Excerpts of spatial question data -
----

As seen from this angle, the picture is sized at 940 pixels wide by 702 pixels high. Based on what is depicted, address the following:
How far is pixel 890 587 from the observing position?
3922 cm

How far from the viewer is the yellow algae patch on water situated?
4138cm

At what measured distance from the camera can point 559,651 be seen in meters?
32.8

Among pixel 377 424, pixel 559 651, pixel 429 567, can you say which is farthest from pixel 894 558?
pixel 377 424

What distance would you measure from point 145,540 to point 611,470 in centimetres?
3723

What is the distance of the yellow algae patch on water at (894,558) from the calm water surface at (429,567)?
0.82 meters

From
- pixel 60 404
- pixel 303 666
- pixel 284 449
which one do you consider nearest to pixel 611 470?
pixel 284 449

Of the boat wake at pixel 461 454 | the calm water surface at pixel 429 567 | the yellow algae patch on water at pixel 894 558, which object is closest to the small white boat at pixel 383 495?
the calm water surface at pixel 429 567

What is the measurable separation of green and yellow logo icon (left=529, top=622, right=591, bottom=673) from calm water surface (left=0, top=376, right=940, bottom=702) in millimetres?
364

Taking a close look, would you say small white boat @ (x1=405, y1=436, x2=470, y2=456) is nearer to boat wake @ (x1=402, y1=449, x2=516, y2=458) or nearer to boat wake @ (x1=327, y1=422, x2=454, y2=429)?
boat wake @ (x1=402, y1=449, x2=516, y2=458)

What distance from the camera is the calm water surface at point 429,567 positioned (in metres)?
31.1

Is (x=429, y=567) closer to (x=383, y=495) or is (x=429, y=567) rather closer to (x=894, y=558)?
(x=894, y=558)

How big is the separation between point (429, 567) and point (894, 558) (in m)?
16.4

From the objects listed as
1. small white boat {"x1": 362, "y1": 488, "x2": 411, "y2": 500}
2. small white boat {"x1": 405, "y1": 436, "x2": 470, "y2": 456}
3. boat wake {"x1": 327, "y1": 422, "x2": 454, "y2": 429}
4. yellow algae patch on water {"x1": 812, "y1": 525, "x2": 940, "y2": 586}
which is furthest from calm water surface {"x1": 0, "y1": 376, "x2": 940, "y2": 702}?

----

Rewrite the lines above as a numbered list, leaving out the blank ones.

1. As seen from this angle, the picture is sized at 940 pixels wide by 702 pixels high. Based on what is depicted, address the following:
2. How far is pixel 890 587 from the observing position?
3. 3922 cm
4. How far from the viewer is the yellow algae patch on water situated?
5. 4138cm
6. At what measured distance from the camera can point 559,651 be seen in meters?
7. 32.8
8. Among pixel 377 424, pixel 559 651, pixel 429 567, can you say which is farthest from pixel 894 558?
9. pixel 377 424
10. What distance would you measure from point 145,540 to point 611,470 in centimetres?
11. 3723
12. What is the distance of the yellow algae patch on water at (894,558) from the calm water surface at (429,567)?
13. 0.82 meters
14. From
15. - pixel 60 404
16. - pixel 303 666
17. - pixel 284 449
18. which one do you consider nearest to pixel 611 470?
19. pixel 284 449
20. Of the boat wake at pixel 461 454 | the calm water surface at pixel 429 567 | the yellow algae patch on water at pixel 894 558, which object is closest to the small white boat at pixel 383 495?
21. the calm water surface at pixel 429 567
22. What is the measurable separation of green and yellow logo icon (left=529, top=622, right=591, bottom=673) from calm water surface (left=0, top=376, right=940, bottom=702) in millimetres?
23. 364
24. Taking a close look, would you say small white boat @ (x1=405, y1=436, x2=470, y2=456) is nearer to boat wake @ (x1=402, y1=449, x2=516, y2=458) or nearer to boat wake @ (x1=327, y1=422, x2=454, y2=429)?
25. boat wake @ (x1=402, y1=449, x2=516, y2=458)
26. What distance from the camera is the calm water surface at point 429,567 positioned (in metres)?
27. 31.1
28. Is (x=429, y=567) closer to (x=383, y=495) or is (x=429, y=567) rather closer to (x=894, y=558)?
29. (x=894, y=558)
30. How big is the separation between point (429, 567) and point (894, 558) (in m)?
31. 16.4
32. From the objects listed as
33. 1. small white boat {"x1": 362, "y1": 488, "x2": 411, "y2": 500}
34. 2. small white boat {"x1": 405, "y1": 436, "x2": 470, "y2": 456}
35. 3. boat wake {"x1": 327, "y1": 422, "x2": 454, "y2": 429}
36. 4. yellow algae patch on water {"x1": 812, "y1": 525, "x2": 940, "y2": 586}
37. which is furthest from calm water surface {"x1": 0, "y1": 376, "x2": 940, "y2": 702}?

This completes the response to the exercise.